Apache NiFi: Thinking Differently About DataFlow

Mark Payne -
markap14@hotmail.com

Recently a question was posed to the Apache NiFi (Incubating) Developer
Mailing List
about how best to use Apache NiFi to perform Extract, Transform, Load (ETL) types of tasks. The question was "Is it possible to have NiFi service setup
and running and allow for multiple dataflows to be designed and deployed (running) at the same time?"

The idea here was to create several disparate dataflows that run alongside one another in parallel.
Data comes from Source X and it's processed this way. That's one dataflow.
Other data comes from Source Y and it's processed this way. That's a second dataflow entirely.
Typically, this is how we think about dataflow when we design it with an ETL tool. And this is a
pretty common question for new NiFi users. With NiFi, though, we tend to think about designing dataflows
a little bit differently. Rather than having several disparate, "stovepiped" flows, the preferred approach with
NiFi is to have several inputs feed into the same dataflow. Data can then be easily routed (via RouteOnAttribute,
for example) to "one-off subflows" if need be.

One of the benefits to having several disparate dataflows, though, is that it makes it much easier
to answer when someone comes to you and says "I sent you a file last week. What did you do with it?" or
"How do you process data that comes from this source?" You may not know exactly what happened to a specific file
that they sent you, step-by-step, because of the different decision points in the flow,
but at least you have a good idea by looking at the layout of the dataflow.

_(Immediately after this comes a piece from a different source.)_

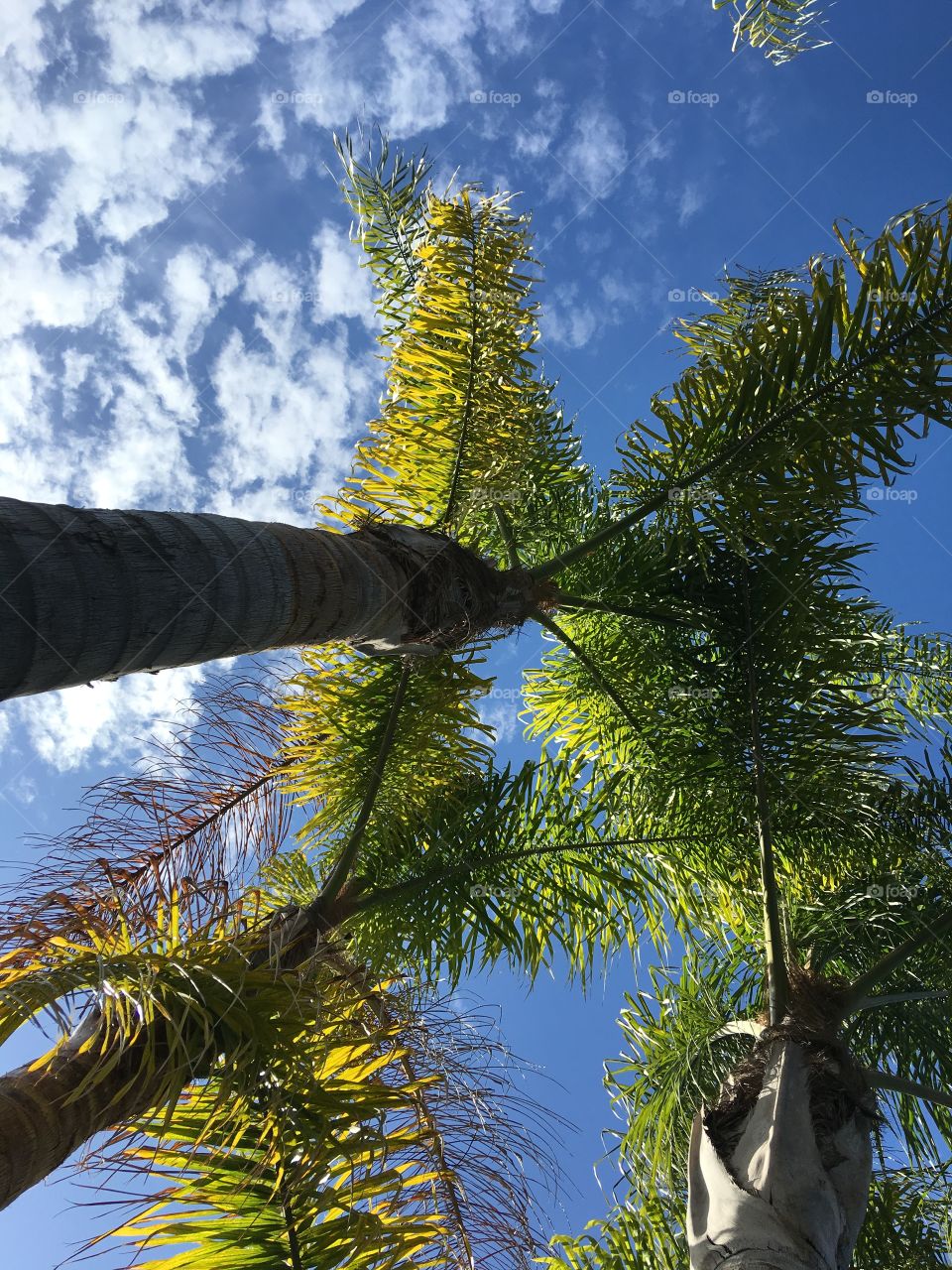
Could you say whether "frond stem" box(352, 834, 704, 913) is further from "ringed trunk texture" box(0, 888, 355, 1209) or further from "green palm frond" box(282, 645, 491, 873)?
"ringed trunk texture" box(0, 888, 355, 1209)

So we can avoid merging the data if we would like. For the sake of an example, let's assume that we have 4
different data sources. For each of them, they are going to send us some text data that needs to be pushed into
HDFS. Maybe it's compressed, maybe it's not. So your flow will look like this:

Disparate Flows

Now, let's say that that you've got a new requirement. When you're sending text data to HDFS, each file that is
pushed to HDFS needs to have 1,000 lines of text or less (yes, that's a contrived example and that's probably
never a good idea, but the point is valid.) Now, consider how much work it is to make all of those modifications.
And let's hope that you don't miss any!

If we continue down this path, this can get hairy quickly, as we have several different dataflows side-by-side
on the same graph. In order to aid in the visual representation, we can use Process Groups
to provide a nice logical separation. If we do that for each of those, we end up with something like:

Grouped Disparate Flows

We can then double-click each of those Process Groups and see/edit what's inside. But we still have the issue of
having to change 4 different flows to make the change mentioned.

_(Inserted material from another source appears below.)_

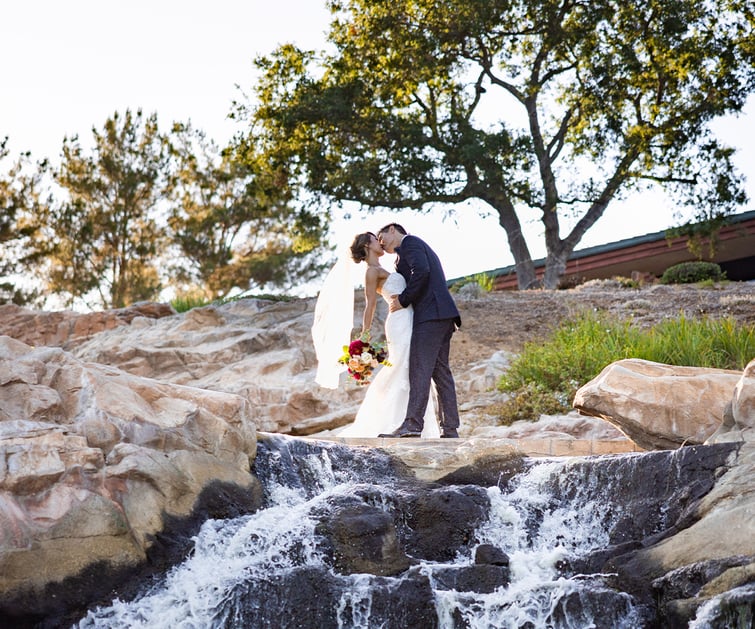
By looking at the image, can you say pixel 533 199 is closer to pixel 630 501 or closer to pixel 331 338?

So let us consider the alternate approach of merging it all into a single dataflow, and we end up with a flow like this:

Merged Flow

Now, we have all of the data going to a single stream. If we want to update it, we just insert one new Processor:

Updated Merged Flow

And we're done. We don't have to make this change to insert a SplitText processor 3 more times.

The concern that we have here, though, as mentioned earlier, is that if all of the data is mixed together, as the dataflow
grows larger, how do we know what happens to data that came from Source X, for example?

This is where the Data Provenance feature comes in. In the top right-hand corner there's a toolbar with 8 icons. The 4th one is
the Provenance icon ().
If we click on that, we can then search for data that has been processed. For this example, let's simply searched for RECEIVE events.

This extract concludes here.